↓

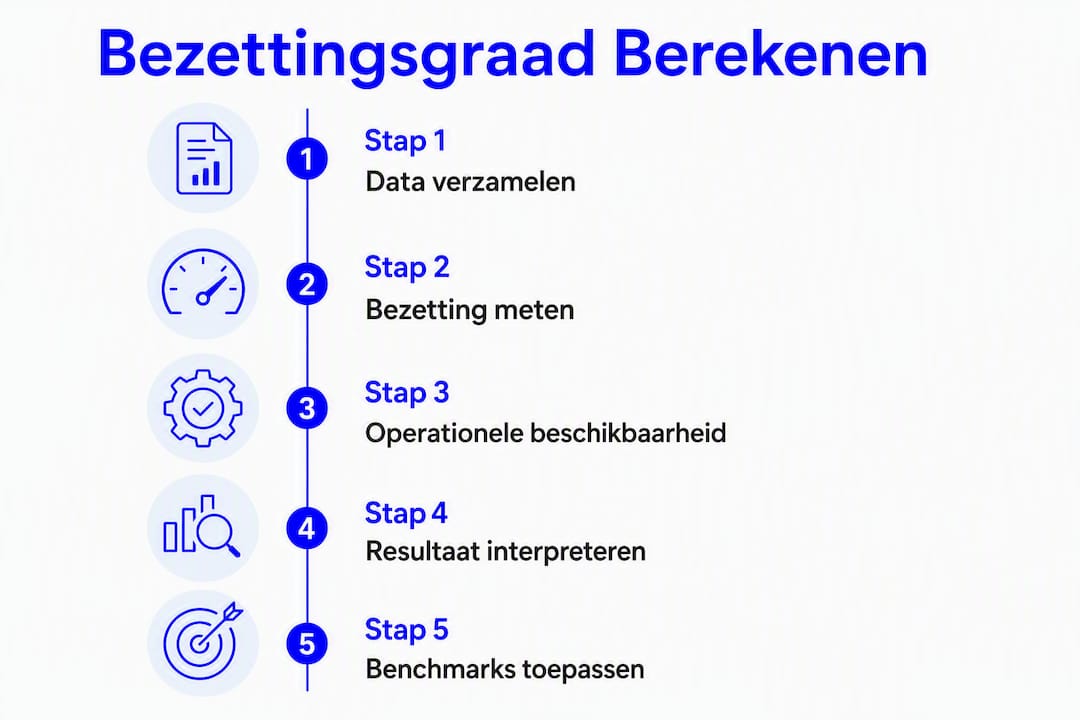 Bezettingsgraad Berekenen

1
Stap 1
Data verzamelen

2
Stap 2
Bezetting meten

3
Stap 3
Operationele beschikbaarheid

4
Stap 4
Resultaat interpreteren

5
Stap 5
Benchmarks toepassen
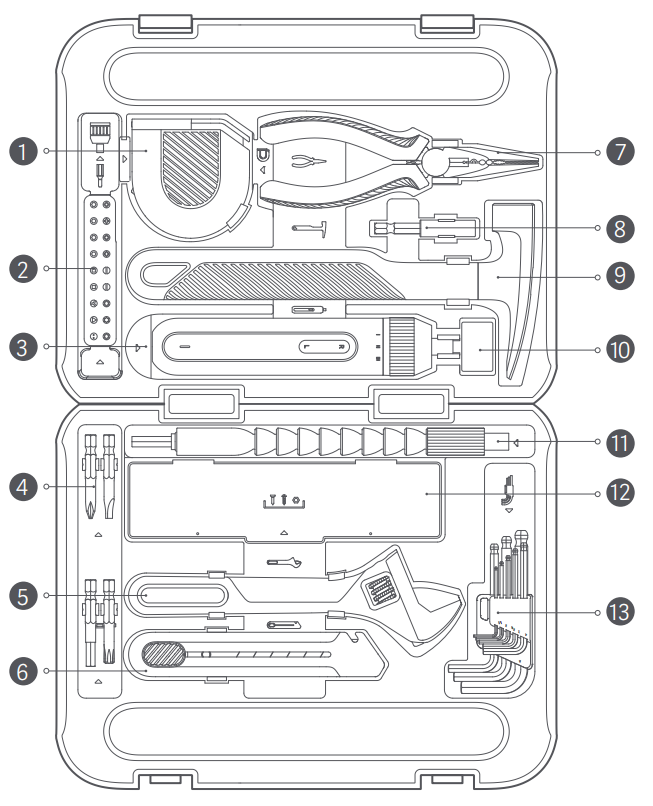 1
2
3
4
5
6
7
8
9
10
11
12
13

↑

--- Work instruction ---
Omit the pictures and write out the remaining data exactly.

--- Expected answer ---
 Bezettingsgraad Berekenen

1
Stap 1
Data verzamelen

2
Stap 2
Bezetting meten

3
Stap 3
Operationele beschikbaarheid

4
Stap 4
Resultaat interpreteren

5
Stap 5
Benchmarks toepassen
 1
2
3
4
5
6
7
8
9
10
11
12
13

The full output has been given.